26 days and counting
Webb and Prentice were back in Vermillion Oct. 9 during
the 100th anniversary of Dakota Days, but not to reconnect with
fellow graduates and reminisce about their years as a Coyote.
They were preparing their candidates instead for a live debate on
South Dakota Public Broadcasting.
The months of campaigning were beginning to show. Both
women questioned whether they would ever consider running a
campaign of that scale again.
“You have to be a little crazy to want to campaign all the
time, but people do it because they love that feeling and that
pressure. But you lose a lot of control and you have almost no
free time. It would be a hard lifestyle to live,” Webb said.
Dealing with public scrutiny and media coverage is a tactful
part of the job that both women said they have had to develop
on the fly at times. Webb said she thought the gubernatorial race
was almost overshadowed by the competitive U.S. Senate race in
the state, but her goal was to not leave people waiting
As the final election date neared, both graduates said their
focus was on making sure their candidate’s name and values were
known by as many South Dakotans as they could reach.

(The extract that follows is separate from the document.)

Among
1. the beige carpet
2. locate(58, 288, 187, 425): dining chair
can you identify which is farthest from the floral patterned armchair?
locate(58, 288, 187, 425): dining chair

Life after election season
Prentice smiled as she stood next to Wismer during her
candidate’s concession speech on election night. Daugaard, the
incumbent, had won re-election with 70 percent of the votes,
but Prentice said she was proud of the campaign she ran and the
candidates she supported for governor and lieutenant governor.
She and Webb used November as a month of recuperation
and election clean-up. Prentice spent time with family in
Wessington through the holiday season and is continuing to
work with the Democratic party as it gets closer to the 2016
“We knew going in it was a big uphill battle, and it was
disappointing to lose, but I’m optimistic about the next two
years,” she said.
Webb returned to the governor’s office in early December
as a deputy policy adviser. She will be working on issues on a
federal and state level, and said she sees the advanced role as an
opportunity to “improve on good policy already in place.”
“I want to get back to the capital, because the people in the
governor’s office — they’re like family. I’ve been gone for eight
months and I’m ready to go home,” Webb said.